━━━ Material provided ━━━

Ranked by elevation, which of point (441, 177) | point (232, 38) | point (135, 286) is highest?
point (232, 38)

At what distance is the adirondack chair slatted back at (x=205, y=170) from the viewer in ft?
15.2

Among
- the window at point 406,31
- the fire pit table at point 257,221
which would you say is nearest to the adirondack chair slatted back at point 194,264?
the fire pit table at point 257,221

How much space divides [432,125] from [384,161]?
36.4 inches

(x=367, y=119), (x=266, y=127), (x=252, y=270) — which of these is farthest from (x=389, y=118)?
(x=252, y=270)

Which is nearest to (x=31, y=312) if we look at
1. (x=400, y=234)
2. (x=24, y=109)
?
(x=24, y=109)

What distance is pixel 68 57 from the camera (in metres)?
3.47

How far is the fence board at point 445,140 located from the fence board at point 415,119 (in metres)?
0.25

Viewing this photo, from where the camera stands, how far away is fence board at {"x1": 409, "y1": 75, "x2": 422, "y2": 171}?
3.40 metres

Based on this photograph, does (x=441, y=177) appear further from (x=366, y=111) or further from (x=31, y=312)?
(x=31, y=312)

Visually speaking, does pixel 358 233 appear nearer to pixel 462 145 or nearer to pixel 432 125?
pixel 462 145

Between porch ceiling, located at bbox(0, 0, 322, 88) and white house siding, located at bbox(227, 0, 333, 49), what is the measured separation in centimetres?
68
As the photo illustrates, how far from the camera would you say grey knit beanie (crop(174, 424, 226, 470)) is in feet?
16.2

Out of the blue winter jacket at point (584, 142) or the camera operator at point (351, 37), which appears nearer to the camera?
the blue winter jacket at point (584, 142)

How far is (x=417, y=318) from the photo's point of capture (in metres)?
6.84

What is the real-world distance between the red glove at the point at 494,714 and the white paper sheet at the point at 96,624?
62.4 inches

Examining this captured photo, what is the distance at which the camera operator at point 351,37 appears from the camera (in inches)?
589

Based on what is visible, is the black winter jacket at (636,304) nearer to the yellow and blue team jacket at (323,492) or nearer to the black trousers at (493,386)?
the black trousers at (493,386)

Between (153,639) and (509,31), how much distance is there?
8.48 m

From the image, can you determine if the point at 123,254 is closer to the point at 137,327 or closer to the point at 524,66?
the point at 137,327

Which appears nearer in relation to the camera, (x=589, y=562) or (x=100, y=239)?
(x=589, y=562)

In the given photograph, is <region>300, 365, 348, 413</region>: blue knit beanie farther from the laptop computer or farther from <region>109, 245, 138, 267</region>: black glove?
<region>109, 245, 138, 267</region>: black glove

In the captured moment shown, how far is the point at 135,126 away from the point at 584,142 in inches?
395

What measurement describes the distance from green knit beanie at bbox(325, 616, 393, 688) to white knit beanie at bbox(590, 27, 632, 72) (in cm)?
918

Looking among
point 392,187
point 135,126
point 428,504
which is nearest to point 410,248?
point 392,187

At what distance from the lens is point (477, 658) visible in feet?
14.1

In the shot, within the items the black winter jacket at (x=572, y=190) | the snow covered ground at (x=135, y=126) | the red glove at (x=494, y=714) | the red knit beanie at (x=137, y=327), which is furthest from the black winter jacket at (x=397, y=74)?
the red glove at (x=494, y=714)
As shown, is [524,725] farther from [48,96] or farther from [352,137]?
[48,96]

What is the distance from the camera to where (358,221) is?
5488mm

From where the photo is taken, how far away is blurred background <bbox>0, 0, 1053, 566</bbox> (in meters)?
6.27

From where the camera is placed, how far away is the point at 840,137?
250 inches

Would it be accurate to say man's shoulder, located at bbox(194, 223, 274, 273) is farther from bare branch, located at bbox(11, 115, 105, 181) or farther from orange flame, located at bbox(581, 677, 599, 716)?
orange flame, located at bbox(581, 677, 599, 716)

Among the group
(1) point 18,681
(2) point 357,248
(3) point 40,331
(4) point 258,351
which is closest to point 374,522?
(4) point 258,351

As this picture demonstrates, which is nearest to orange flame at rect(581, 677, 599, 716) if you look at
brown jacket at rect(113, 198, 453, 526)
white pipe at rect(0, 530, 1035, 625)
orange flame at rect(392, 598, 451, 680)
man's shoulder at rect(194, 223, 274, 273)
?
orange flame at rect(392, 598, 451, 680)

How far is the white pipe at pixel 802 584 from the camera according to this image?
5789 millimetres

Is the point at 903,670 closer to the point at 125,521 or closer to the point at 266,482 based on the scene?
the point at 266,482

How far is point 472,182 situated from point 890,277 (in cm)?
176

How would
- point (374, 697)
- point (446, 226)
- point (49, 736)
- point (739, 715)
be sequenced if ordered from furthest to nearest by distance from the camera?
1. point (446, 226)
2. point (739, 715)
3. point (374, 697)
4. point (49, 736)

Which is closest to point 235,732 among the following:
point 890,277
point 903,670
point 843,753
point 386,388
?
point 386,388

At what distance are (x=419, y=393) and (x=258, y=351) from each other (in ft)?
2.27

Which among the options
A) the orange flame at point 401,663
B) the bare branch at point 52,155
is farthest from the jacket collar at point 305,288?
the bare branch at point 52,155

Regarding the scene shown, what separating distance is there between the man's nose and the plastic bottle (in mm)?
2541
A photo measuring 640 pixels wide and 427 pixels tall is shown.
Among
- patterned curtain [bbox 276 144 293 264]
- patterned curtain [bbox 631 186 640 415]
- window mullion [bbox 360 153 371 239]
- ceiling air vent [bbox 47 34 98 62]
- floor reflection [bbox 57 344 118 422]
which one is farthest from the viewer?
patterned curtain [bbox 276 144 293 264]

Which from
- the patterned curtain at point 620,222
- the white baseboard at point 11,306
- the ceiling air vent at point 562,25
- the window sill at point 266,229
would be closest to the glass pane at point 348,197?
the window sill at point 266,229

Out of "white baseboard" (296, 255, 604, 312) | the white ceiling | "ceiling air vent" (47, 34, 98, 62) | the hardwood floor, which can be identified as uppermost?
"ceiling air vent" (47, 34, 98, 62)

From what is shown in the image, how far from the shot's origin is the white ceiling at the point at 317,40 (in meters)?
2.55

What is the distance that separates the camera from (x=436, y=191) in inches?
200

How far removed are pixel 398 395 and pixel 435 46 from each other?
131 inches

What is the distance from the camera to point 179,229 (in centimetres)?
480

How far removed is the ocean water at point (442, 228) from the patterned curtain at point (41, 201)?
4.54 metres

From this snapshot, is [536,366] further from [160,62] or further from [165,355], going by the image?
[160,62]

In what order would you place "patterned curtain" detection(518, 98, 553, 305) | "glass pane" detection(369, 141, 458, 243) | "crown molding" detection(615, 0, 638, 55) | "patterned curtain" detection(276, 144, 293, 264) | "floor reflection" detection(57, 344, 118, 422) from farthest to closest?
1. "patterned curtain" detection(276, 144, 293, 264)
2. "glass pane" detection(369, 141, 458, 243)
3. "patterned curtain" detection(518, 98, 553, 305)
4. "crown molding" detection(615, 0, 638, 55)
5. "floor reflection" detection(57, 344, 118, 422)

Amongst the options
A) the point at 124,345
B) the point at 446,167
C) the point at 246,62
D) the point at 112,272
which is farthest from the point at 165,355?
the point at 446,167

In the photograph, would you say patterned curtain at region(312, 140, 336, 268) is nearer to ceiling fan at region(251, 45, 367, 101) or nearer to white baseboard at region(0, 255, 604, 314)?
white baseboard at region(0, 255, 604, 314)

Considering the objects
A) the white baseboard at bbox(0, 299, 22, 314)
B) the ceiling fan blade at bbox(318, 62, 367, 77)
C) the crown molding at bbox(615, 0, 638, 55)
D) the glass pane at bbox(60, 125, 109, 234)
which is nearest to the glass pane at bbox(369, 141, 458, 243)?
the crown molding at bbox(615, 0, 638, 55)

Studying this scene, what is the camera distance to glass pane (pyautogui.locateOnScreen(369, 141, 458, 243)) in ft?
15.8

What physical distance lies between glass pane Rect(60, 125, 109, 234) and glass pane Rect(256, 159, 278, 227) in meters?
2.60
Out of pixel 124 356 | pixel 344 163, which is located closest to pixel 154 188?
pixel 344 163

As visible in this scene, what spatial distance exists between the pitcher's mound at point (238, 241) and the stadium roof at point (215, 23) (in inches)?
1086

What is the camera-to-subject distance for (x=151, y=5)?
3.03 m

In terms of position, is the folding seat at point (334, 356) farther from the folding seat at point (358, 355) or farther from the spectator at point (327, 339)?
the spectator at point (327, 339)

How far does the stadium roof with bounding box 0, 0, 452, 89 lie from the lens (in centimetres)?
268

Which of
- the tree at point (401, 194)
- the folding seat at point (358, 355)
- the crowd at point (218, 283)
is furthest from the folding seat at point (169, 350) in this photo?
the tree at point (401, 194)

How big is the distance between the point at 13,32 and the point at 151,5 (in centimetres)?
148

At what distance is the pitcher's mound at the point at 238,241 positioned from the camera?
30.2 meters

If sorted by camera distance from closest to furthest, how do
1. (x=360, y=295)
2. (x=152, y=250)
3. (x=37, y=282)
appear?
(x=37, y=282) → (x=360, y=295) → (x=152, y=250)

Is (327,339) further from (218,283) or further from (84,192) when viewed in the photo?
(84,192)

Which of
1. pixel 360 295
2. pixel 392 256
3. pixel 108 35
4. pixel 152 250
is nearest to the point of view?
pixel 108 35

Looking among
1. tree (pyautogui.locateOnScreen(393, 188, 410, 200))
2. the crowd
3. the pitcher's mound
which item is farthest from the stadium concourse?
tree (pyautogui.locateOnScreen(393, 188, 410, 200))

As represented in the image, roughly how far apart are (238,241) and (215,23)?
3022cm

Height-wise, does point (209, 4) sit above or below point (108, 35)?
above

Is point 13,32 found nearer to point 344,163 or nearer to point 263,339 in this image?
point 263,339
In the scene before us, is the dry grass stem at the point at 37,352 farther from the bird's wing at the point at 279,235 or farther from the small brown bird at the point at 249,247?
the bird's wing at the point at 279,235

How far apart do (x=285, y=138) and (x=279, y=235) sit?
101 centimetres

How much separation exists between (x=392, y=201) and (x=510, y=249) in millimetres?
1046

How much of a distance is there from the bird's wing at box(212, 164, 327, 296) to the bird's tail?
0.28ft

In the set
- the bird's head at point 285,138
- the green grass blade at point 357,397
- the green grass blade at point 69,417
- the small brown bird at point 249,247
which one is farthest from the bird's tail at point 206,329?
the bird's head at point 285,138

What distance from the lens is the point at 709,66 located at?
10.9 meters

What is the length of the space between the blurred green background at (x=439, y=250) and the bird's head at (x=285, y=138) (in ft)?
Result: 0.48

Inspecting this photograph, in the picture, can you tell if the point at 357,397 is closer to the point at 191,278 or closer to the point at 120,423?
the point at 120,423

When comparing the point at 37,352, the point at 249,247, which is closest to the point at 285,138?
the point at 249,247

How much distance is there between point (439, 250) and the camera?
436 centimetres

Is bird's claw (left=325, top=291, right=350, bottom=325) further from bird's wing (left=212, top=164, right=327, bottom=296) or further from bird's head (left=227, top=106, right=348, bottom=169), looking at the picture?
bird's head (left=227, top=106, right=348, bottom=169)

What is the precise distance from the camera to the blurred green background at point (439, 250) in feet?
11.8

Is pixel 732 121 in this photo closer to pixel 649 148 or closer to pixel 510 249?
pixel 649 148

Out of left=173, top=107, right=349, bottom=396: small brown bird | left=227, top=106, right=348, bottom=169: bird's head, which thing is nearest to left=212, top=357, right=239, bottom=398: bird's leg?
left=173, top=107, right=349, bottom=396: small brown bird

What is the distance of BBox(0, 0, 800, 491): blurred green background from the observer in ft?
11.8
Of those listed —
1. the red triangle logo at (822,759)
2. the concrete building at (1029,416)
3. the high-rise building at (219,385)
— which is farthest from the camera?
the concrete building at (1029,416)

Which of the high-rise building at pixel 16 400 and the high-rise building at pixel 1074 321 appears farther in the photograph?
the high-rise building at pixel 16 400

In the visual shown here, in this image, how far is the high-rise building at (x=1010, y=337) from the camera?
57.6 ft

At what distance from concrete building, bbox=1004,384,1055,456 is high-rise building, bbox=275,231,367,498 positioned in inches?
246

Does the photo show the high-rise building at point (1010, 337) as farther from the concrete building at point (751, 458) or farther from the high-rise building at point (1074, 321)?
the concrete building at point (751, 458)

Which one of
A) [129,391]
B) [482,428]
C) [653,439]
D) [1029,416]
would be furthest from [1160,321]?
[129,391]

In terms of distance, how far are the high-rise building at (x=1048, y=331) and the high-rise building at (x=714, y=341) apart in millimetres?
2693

━━━

[Stated problem]: Produce an exact repeat of the lines from the one containing "Which of the high-rise" through the last line of the data, and nothing more.

[Correct answer]:
Which of the high-rise building at pixel 16 400 and the high-rise building at pixel 1074 321 appears farther in the photograph?
the high-rise building at pixel 16 400

In the visual shown here, in this image, how far is the high-rise building at (x=1010, y=337) from the camera?
57.6 ft

At what distance from concrete building, bbox=1004,384,1055,456 is high-rise building, bbox=275,231,367,498 positioned in inches?
246

Does the photo show the high-rise building at point (1010, 337) as farther from the concrete building at point (751, 458) or farther from the high-rise building at point (1074, 321)?
the concrete building at point (751, 458)

Which one of
A) [129,391]
B) [482,428]
C) [653,439]
D) [1029,416]
would be furthest from [1160,321]?
[129,391]

In terms of distance, how far are the high-rise building at (x=1048, y=331) and the high-rise building at (x=714, y=341) apart in millimetres?
2693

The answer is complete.